Mais à la démarche et aux gestes saccadés de Latécoère, je ne comprenais que trop bien qu'il allait falloir tout de même tenter l'entreprise et, afin de réduire les angles et gagner du temps, je déclarais aux uns que, après tout, nous pouvions espérer rencontrer de meilleures conditions atmosphériques en route, et à l'autre, je recommandais la prudence. Il était déjà 7 heures et le ciel nous demeurait hostile. Latécoère ne tenant plus en place décida 
- Maintenant, il faut partir... 
- Partir? fit Lemaître. 
Je répondis pour Latécoère 
- Oui, mon cher Lemaître, il faut partir. 
L'on s'entre-regarda, mais l'on se tut. Chacun revêtit, sans hâte, sa combinaison, et l'on s'achemina vers les hangars. Dans nos épaisses enveloppes, avec nos serre-tête et nos chaussons, nous paraissions des personnages fabuleux glissant le long des hangars qui formaient une barrière obscure, trouée çà et là par les lampes électriques, dont l'éclat faisait étinceler la pluie comme des aiguilles d'argent. Pas un souffle de vent; la manche à air pendait lamentablement à sa hampe. Lemaître, arrivé à l'appareil qui se trouvait déjà sur l'aire de départ déclara : 
- Tant pis pour la casse... je ne réponds de rien...

......

◆ **CONSIGNE**: Recopiez en entier et à l'identique l'extrait ci-dessus sur le départ de l'appareil sous la pluie.

◆ **DONNÉES BRUTES**:
......

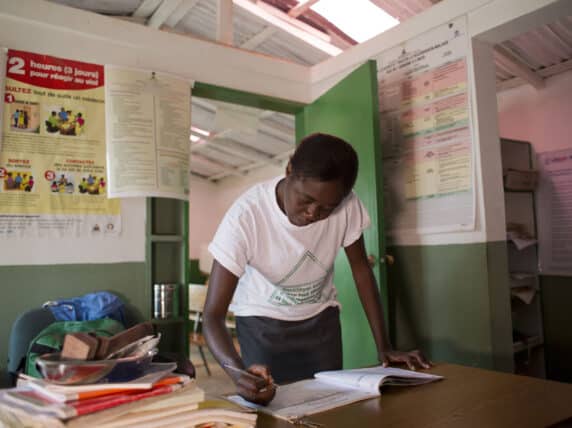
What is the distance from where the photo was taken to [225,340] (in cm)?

......

◆ **RÉPONSE**:
Mais à la démarche et aux gestes saccadés de Latécoère, je ne comprenais que trop bien qu'il allait falloir tout de même tenter l'entreprise et, afin de réduire les angles et gagner du temps, je déclarais aux uns que, après tout, nous pouvions espérer rencontrer de meilleures conditions atmosphériques en route, et à l'autre, je recommandais la prudence. Il était déjà 7 heures et le ciel nous demeurait hostile. Latécoère ne tenant plus en place décida 
- Maintenant, il faut partir... 
- Partir? fit Lemaître. 
Je répondis pour Latécoère 
- Oui, mon cher Lemaître, il faut partir. 
L'on s'entre-regarda, mais l'on se tut. Chacun revêtit, sans hâte, sa combinaison, et l'on s'achemina vers les hangars. Dans nos épaisses enveloppes, avec nos serre-tête et nos chaussons, nous paraissions des personnages fabuleux glissant le long des hangars qui formaient une barrière obscure, trouée çà et là par les lampes électriques, dont l'éclat faisait étinceler la pluie comme des aiguilles d'argent. Pas un souffle de vent; la manche à air pendait lamentablement à sa hampe. Lemaître, arrivé à l'appareil qui se trouvait déjà sur l'aire de départ déclara : 
- Tant pis pour la casse... je ne réponds de rien...